Excerpts of spatial question data
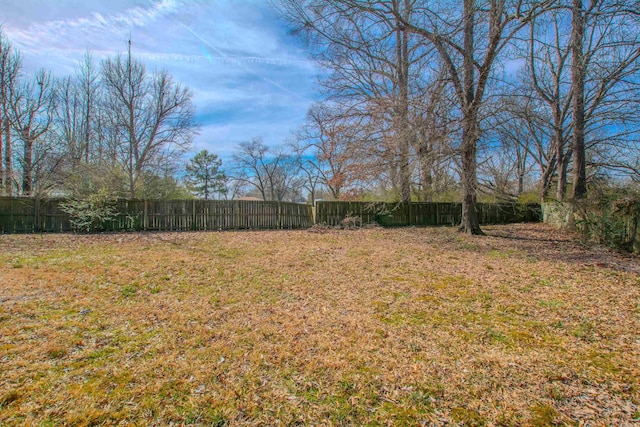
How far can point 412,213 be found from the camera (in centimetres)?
1438

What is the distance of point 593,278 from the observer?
4.83 m

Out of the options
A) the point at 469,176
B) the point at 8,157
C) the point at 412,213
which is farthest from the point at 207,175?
the point at 469,176

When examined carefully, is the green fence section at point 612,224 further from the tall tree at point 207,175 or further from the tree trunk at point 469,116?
the tall tree at point 207,175

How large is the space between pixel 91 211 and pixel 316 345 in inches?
433

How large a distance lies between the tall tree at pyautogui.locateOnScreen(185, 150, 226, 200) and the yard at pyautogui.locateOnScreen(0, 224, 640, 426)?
29.3m

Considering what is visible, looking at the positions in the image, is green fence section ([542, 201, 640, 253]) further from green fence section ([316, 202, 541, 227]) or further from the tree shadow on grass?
green fence section ([316, 202, 541, 227])

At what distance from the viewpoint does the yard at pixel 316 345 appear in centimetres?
180

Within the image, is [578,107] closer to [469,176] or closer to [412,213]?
[469,176]

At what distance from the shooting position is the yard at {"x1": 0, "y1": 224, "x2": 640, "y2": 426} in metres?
1.80

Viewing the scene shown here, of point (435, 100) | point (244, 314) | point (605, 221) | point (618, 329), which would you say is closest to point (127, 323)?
point (244, 314)

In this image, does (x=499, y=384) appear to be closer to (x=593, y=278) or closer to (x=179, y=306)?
(x=179, y=306)

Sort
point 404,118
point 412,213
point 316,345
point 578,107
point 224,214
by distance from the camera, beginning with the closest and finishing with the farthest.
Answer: point 316,345 → point 404,118 → point 578,107 → point 224,214 → point 412,213

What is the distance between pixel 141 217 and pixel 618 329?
1289cm

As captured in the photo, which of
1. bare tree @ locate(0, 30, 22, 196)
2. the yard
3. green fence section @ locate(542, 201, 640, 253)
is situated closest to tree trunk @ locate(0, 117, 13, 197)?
bare tree @ locate(0, 30, 22, 196)
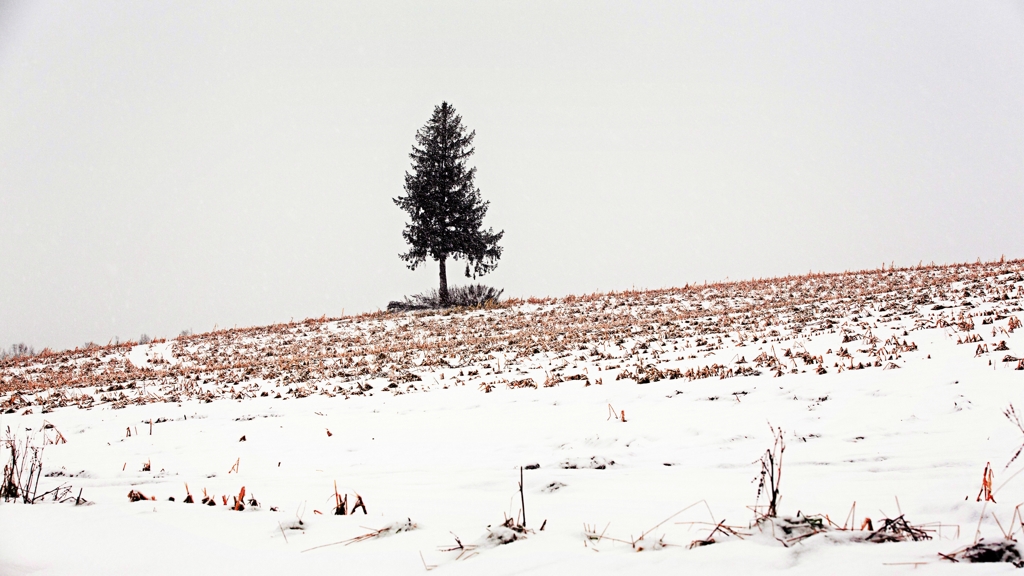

→ Short task
Revise the items running from the line containing "Viewing the scene" through the end of the records, inclusive, replacing "closest" with "nearest" and leaving everything else unchanged. Leave the pictures out of your answer.

→ Reply to the exercise
Viewing the scene shown here, of point (435, 100) | point (244, 314) | point (605, 221) | point (618, 329), which would you say is nearest to point (127, 323)?
point (244, 314)

In this image, does (x=499, y=384) appear to be closer to (x=593, y=278) or closer to (x=179, y=306)?
(x=179, y=306)

Sort
point 404,118
point 412,213
point 316,345
point 578,107
point 224,214
by distance from the camera, beginning with the nearest and finishing with the farthest.
Answer: point 316,345 → point 404,118 → point 578,107 → point 224,214 → point 412,213

What is the distance between pixel 141 217 and pixel 618 329?
1289cm

As captured in the photo, which of
1. bare tree @ locate(0, 30, 22, 196)
2. the yard
3. green fence section @ locate(542, 201, 640, 253)
is situated nearest to tree trunk @ locate(0, 117, 13, 197)?
bare tree @ locate(0, 30, 22, 196)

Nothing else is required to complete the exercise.